Who gets the NFC’s No. 1 seed and a first-round bye if the Vikings and Lions tie in Week 18?
NFL writers surely saved the best for last. The Lions host the Vikings on “Sunday Night Football” to end the regular season, the first regular season game in NFL history between teams with more than 13 wins.

You couldn’t prepare for a regular season game with much more at stake than this one. The winner of the game will be the only seed in the NFC, will win the NFC North and will have home field advantage during the NFC playoffs. Neither team would have to play outdoors for the entire postseason.

The loser will obtain the fifth seed in the NFC and go as a visitor in the wild card round (either against the Rams, Buccaneers or Falcons), becoming the first team with 14 wins to play in that round. There’s a good chance the five-seed’s path to the Super Bowl includes a road game against the NFC North champion in the divisional round and the No. 2 seed Eagles in the NFC Championship Game.

That’s a big difference, considering one seed has reached 49 Super Bowls since the playoffs expanded to 10 teams in 1978, and five seeds have reached a total of three.

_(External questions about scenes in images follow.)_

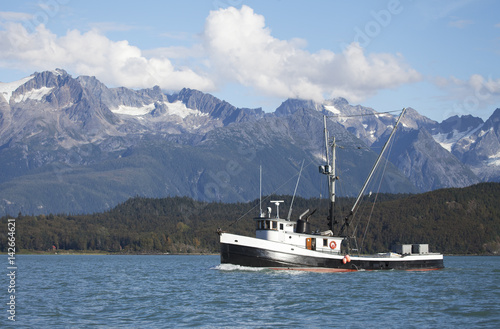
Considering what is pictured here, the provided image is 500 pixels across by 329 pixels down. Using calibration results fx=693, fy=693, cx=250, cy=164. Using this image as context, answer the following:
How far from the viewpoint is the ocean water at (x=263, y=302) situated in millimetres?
58406

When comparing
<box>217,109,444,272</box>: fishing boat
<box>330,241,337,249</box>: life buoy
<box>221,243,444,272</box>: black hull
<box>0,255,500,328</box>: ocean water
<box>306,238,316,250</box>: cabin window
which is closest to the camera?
<box>0,255,500,328</box>: ocean water

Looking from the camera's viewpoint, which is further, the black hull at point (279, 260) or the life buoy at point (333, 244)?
the life buoy at point (333, 244)

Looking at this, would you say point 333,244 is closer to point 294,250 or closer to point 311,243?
point 311,243

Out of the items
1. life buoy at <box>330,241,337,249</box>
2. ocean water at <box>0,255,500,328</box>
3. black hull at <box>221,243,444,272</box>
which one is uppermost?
life buoy at <box>330,241,337,249</box>

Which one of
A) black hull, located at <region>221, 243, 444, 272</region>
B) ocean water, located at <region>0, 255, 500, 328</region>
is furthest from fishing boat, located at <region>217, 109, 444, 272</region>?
ocean water, located at <region>0, 255, 500, 328</region>

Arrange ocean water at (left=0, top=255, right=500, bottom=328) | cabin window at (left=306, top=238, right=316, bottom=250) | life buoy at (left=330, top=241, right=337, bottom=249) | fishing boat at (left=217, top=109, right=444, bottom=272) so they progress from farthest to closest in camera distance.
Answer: life buoy at (left=330, top=241, right=337, bottom=249) < cabin window at (left=306, top=238, right=316, bottom=250) < fishing boat at (left=217, top=109, right=444, bottom=272) < ocean water at (left=0, top=255, right=500, bottom=328)

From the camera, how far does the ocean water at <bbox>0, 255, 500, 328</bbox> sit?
58.4 metres

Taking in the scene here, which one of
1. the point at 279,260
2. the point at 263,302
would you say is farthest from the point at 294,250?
the point at 263,302

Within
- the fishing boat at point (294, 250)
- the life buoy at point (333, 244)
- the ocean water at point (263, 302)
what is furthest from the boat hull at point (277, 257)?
the life buoy at point (333, 244)

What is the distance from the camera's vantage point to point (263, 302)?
230ft

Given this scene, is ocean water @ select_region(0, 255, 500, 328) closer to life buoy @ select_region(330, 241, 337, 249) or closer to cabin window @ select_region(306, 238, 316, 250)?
cabin window @ select_region(306, 238, 316, 250)

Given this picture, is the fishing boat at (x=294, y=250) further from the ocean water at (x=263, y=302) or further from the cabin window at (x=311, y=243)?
the ocean water at (x=263, y=302)

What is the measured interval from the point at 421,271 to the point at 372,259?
13.6m

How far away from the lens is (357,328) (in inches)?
2181
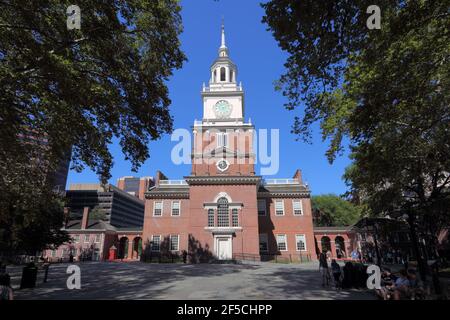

Okay, but what if there’s a tie?

There hasn’t been a tie since Week 13 of 2022 between the Giants and Commanders, but if you think back to the Chargers-Raiders regular season finale in 2021, anything can happen. The Raiders won that game with a 47-yard field goal as overtime expired; otherwise, it would have ended in a tie and the Steelers would have missed the playoffs.

A tie in Sunday’s Vikings-Lions game wouldn’t be a doomsday scenario. The Lions would get the sole spot because they own the head-to-head tiebreaker over the Vikings, courtesy of a 31-29 win at Minnesota in Week 7.

In the event of a tie, it also means that Detroit’s result on Monday in San Francisco was not entirely insignificant. If the Lions had lost that game and tied in Week 18 against the Vikings, they would be the fifth seed.

I think Dan Campbell would rather go up in flames than play for a tie in overtime, but if somehow the game ended in a tie, the Lions would be the beneficiaries.